Degree Requirements to Become a School Nurse

School nurses and the services they provide are governed at the state level. Therefore, their educational requirements are subject to the state in which they work. As such, it is common to find that certification and licensing requirements vary quite a bit from one state to the next. It is also common for school nurses to possess master’s degrees as this field tends to be fairly competitive.

A few examples of school nurse pre-service requirements include:

  • Arizona: School nurses must obtain a school nurse certificate issued by the Department of Education, which requires a current RN license in Arizona and a bachelor’s degree.
  • California: School nurses must be currently registered as an RN, must possess a bachelor’s degree and must possess a current credential in school nursing, which requires 26 units beyond the bachelor’s degree.
  • Maine: School nurses in Maine must possess a current RN license in Maine and a bachelor’s degree. Candidates for nurse jobs must also have at least three years of experience as a nurse, with at least one of those years being within the 5 years immediately prior to their initial application.
  • New Mexico: School nurse professionals must possess an RN license and a bachelor’s degree, while school nurse supervisors must possess an RN license and a master’s degree.

Many RNs choose to return to school to achieve their Master of Science in Nursing (MSN) as they work to become a school nurse. RN to MSN programs are often preferred to traditional BSN and MSN programs, as they are designed to offer a more streamlined, accelerated approach to achieving both their BSN and MSN.

Most RN to MSN programs allow students to transfer up to 30 credits of their undergraduate nursing education toward their BSN degree, thereby speeding up the process of achieving their MSN. Many RN to MSN programs are completed entirely online, as they are designed to accommodate the busy schedule of today’s nursing professionals.

Students working in states that require a credential in school nursing (e.g., California, West Virginia, and Pennsylvania) often take their certificate classes as part of an MSN.

An MSN in School Nursing (or MSN with a School Nurse Services Credential) is designed to build upon the foundational courses in community health nursing and provide theoretical and practical experience in nursing and education. Graduates of these programs are prepared to respond to the healthcare needs of their state’s school districts. Many go on to serve as instructional school nurses and supervisors of school health services. Many manage health programs for school districts.

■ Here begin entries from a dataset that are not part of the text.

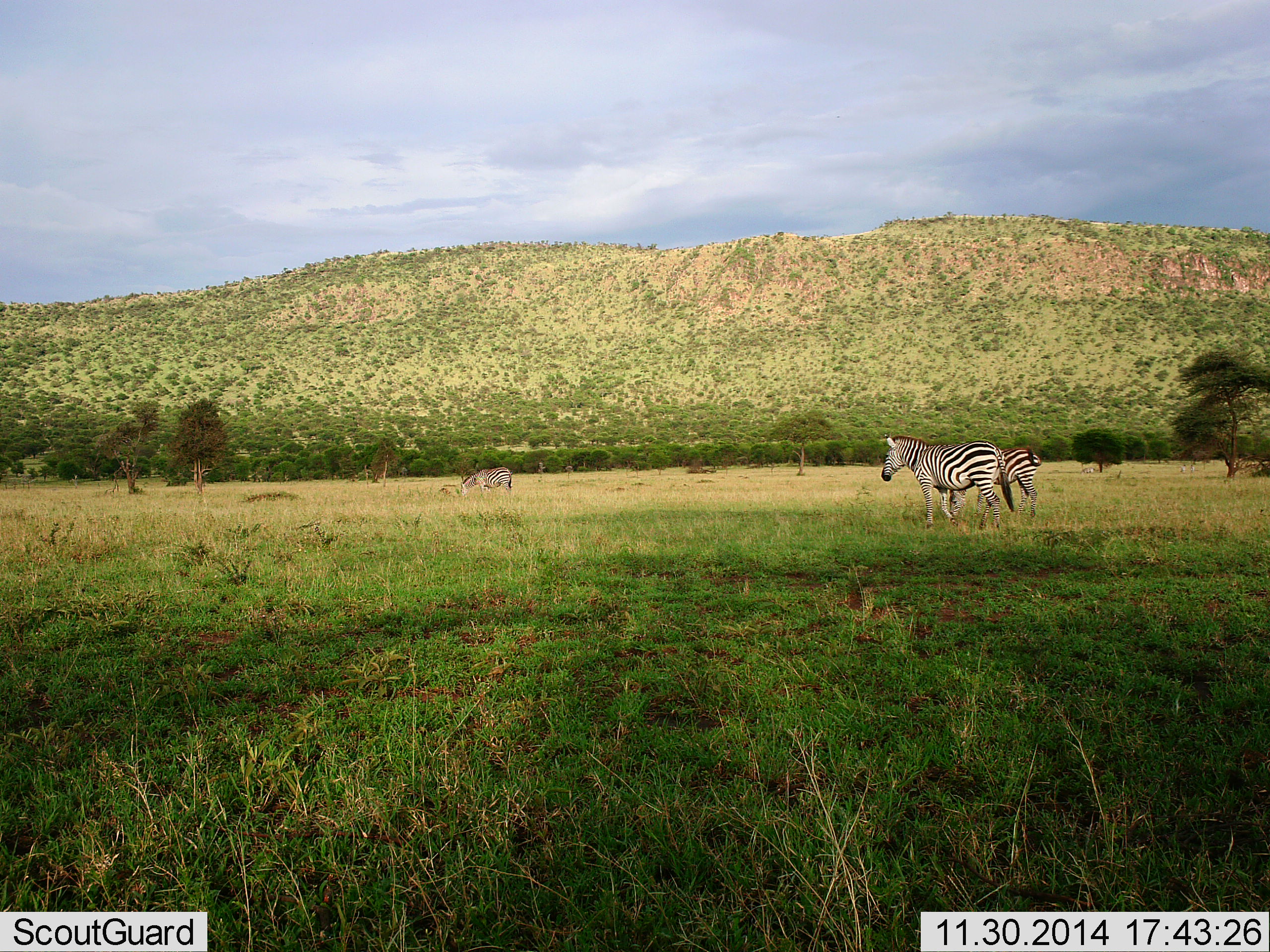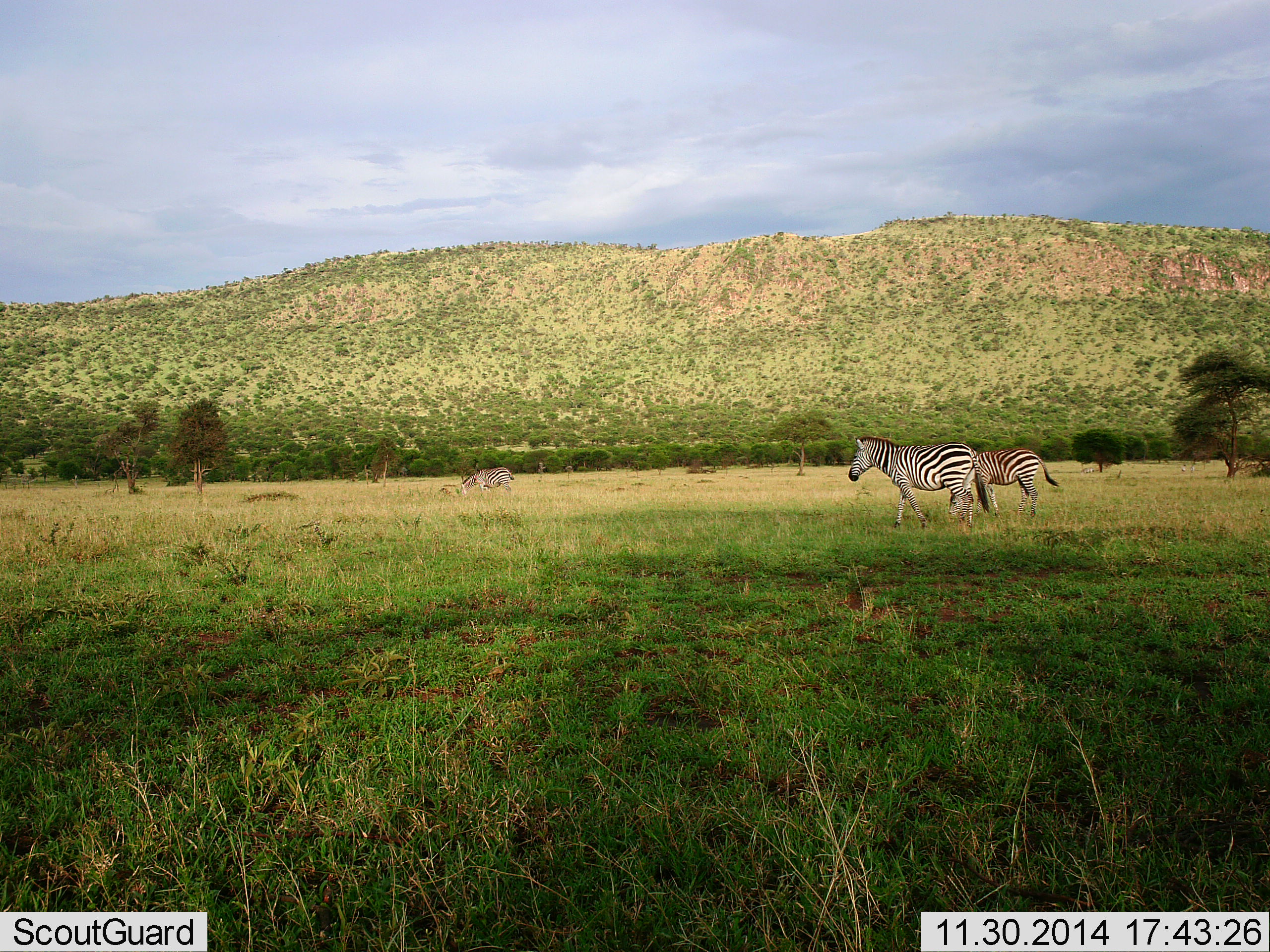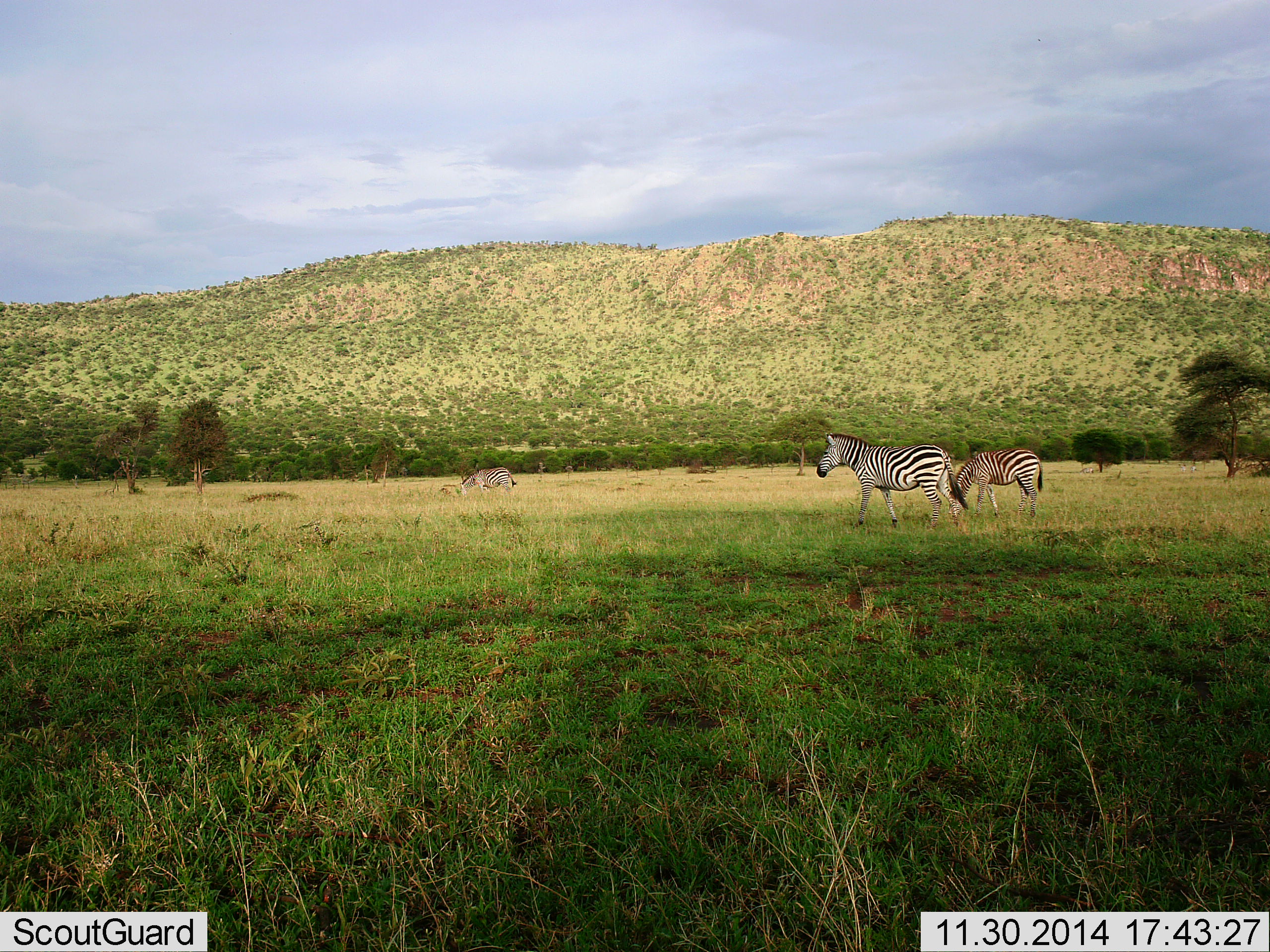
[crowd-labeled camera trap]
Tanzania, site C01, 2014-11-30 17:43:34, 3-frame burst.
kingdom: Animalia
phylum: Chordata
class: Mammalia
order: Perissodactyla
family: Equidae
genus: Equus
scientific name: Equus quagga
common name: plains zebra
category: zebra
Zebra (plains zebra) (Equus quagga), count 3. Behavior (volunteer vote fractions): standing 30%, resting 0%, moving 80%, interacting 0%. Young present (vote fraction): 0%. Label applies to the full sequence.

Typical graduate coursework in an MSN in School Nursing program includes:

  • School Nursing
  • Community Mental Health
  • Intro to Education: Theory and Practice
  • Adolescent healthcare
  • Primary healthcare of the young family
  • Theory and practice in school nursing

Certification Requirements to Become a School Nurse

School nurses throughout the U.S often pursue the National Certified School Nurse (NCSN) credential through the National Board for Certification of School Nurses (NBCSN).

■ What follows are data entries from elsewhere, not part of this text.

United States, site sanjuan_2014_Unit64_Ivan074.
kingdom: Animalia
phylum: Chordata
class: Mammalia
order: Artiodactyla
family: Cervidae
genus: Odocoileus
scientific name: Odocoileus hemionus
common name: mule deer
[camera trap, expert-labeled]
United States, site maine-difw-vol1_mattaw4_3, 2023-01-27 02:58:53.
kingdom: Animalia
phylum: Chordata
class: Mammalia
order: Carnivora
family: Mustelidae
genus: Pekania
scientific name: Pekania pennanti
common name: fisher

To earn the NCSN credential, applicants must take and pass an examination, which is offered as a computer examination that can be taken at testing centers located throughout the U.S.

To qualify to sit for the NCSN examination, candidates must possess the following:

  • At least 1,000 clinical hours within the past 3 years
  • A current RN license; AND
  • A bachelor’s degree or higher in nursing; OR
  • A bachelor’s degree in a health-related field relevant to school nursing, which must include at least 6 credits in the following subjects (in any combination):
    • Management of primary healthcare problems among children and/or adolescents
    • Health assessment of children and/or adolescents
    • Public health/community health/epidemiology; AND

The NCSN certification is valid for a period of 5 years. To qualify for recertification, candidates must possess a current RN license and at least 2,000 hours of clinical practice in school nursing in the past 5 years, of which at least 750 hours must be in the past 3 years.